TEXTE À LIRE:
==========

CHILI
IA au Chili: vers un leadership régional?
Le Chili s'affirme progressivement comme le pionnier de l’intelligence artificielle (IA) en Amérique latine. Avec une politique nationale ambitieuse, des investissements conséquents et une coopération internationale dynamique, le pays vise à positionner l'IA au cœur de son développement économique et technologique. Les entreprises françaises disposent d'un terreau fertile pour explorer de nouvelles opportunités de collaboration et de développement dans ce secteur en pleine expansion.
- Un cadre législatif et réglementaire favorable au développement de l’IA
En 2021, le Chili s’est doté d’une politique nationale sur l’intelligence artificielle (PNAI) à horizon dix ans. Inspirée par la Stratégie française initiée en 2018, la politique chilienne est structurée autour de trois axes : « facteurs habilitants », « développement et adoption », et « gouvernance et éthique ». Ces axes résultent d'un processus participatif engagé en 2019, renforcé par des consultations publiques successives en 2020 et 2021. En 2023, une révision du troisième axe, orientée sur la gouvernance et l'éthique face à l'IA générative, a permis d’inclure des éléments additionnels sur la coopération internationale, la gouvernance régionale et mondiale, et la standardisation de l’IA, mais également des recommandations sur l'environnement, le futur du travail, la culture et le patrimoine. Elle est accompagnée pour la première fois d’un plan d’action concret de 177 initiatives.

==========

DONNÉES AFFICHÉES:
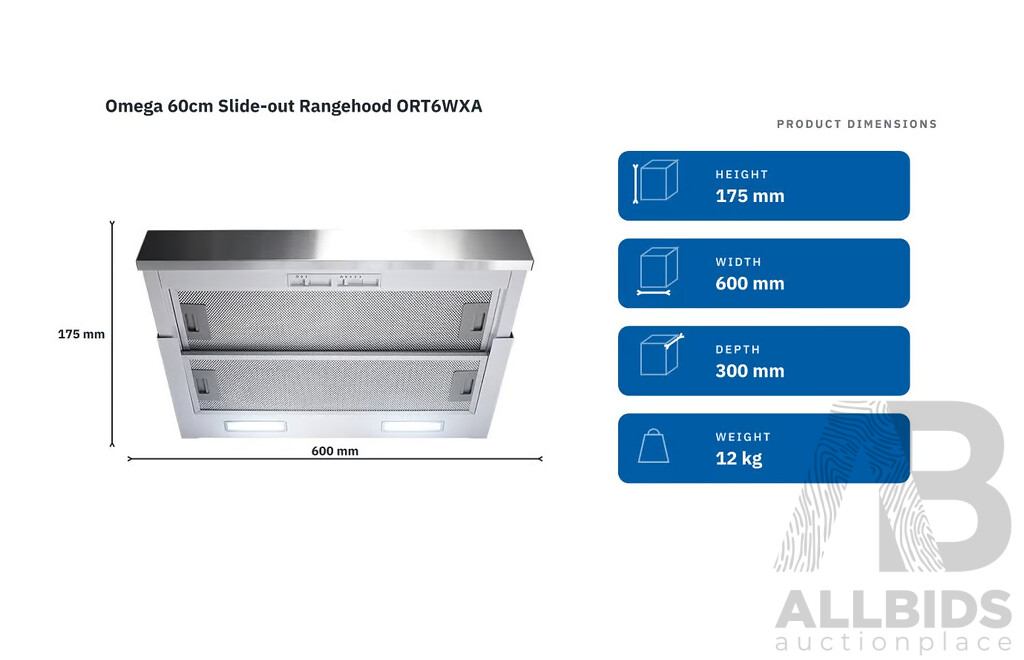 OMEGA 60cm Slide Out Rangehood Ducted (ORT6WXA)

==========

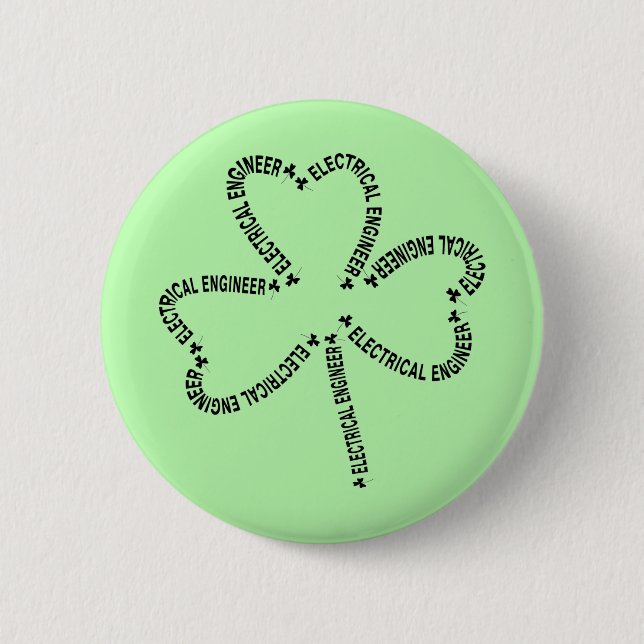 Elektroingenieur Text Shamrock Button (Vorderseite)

==========

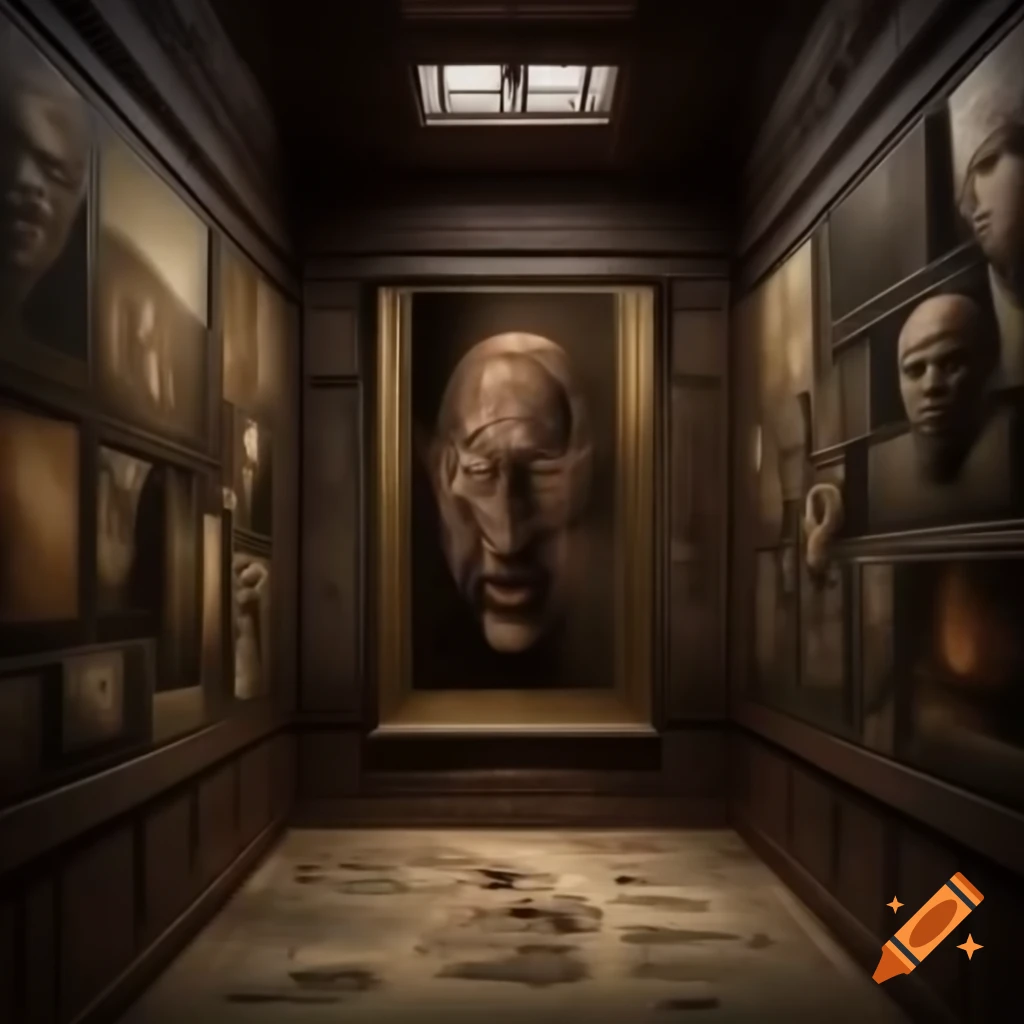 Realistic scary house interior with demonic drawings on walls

==========

D'APRÈS LES INFORMATIONS:
- 1) Répondez aux questions suivantes à partir du texte sur l'intelligence artificielle au Chili.
(a) Dans quelle région du monde le Chili s'affirme-t-il comme pionnier de l'IA ?
(b) De quelle stratégie la politique nationale chilienne sur l'IA s'est-elle inspirée ?
(c) Combien d'initiatives compte le plan d'action qui accompagne la révision de 2023 ?
- 2) Poursuivez le texte sur l'intelligence artificielle au Chili après sa dernière phrase.

LISTE DES RÉPONSES:
- 1)
(a) En Amérique latine.
(b) De la Stratégie française initiée en 2018.
(c) 177 initiatives.

- 2)
Le 7 mai 2024, un projet de loi « de régulation des systèmes de l’intelligence artificielle », inspiré de la réglementation européenne, a été déposé au Parlement, après l’audition d’une centaine d’experts et la création d’un comité technique auprès du ministère des Sciences (« Consejo Asesor Técnico de Inteligencia Artificial »). Il est en cours d’examen par les commissions permanentes dites « du Futur », au Sénat comme à la Chambre des députés. Le 26 août 2024, après 7 ans de discussions, a été adopté le projet de loi sur la protection des données personnelles, alignant la législation chilienne sur le RGPD européen et prévoyant la création d’une Agence nationale de protection des données qui aura la charge de mettre en œuvre les deux législations.
2. Des investissements conséquents en R&D et infrastructures
Le plan national de data centers, actuellement soumis à consultation publique, devrait permettre d’ouvrir 28 centres de données supplémentaires (22 data centers existants), pour un montant estimé à 2,5 Mds USD d’investissement public-privé. Un nouveau supercalculateur devrait également entrer en service d'ici fin 2024, dans la région de Tarapacá, au Nord du Chili et s’ajouter au supercalculateur existant, Guacolda-Leftrarú, hébergé au sein du Laboratoire national de calcul à haute performance (NLHPC). La collaboration avec les centres de recherche tels que que Inria Chile (centre franco-chilien en sciences et technologies du numérique) et l’IMFD (centre spécialisé dans les données) a été renforcée, tandis que de nouveaux centres ont été créés dans le contexte de la mise en œuvre de la PNAI, comme le Centre national de l'intelligence artificielle (CENIA), iHealth (IA et santé) ou FAIR (IA, art et culture).
L’investissement public-privé dans la R&D en IA au Chili devrait s’élèver à 95,4 M USD sur dix ans. L'Agence nationale de la recherche et du développement (ANID) participe activement à ce déployement à travers l'allocation de bourses de master et de doctorat ciblées, et le financement de près de 159 projets entre 2019 et 2022 par les fonds FONDEF et Fondecyt. Le pays a lancé des initiatives telles que le projet « Algorithmes Éthiques » et inauguré le premier doctorat en IA d’Amérique latine en 2023 dans la région du Biobío pour renforcer les écosystèmes.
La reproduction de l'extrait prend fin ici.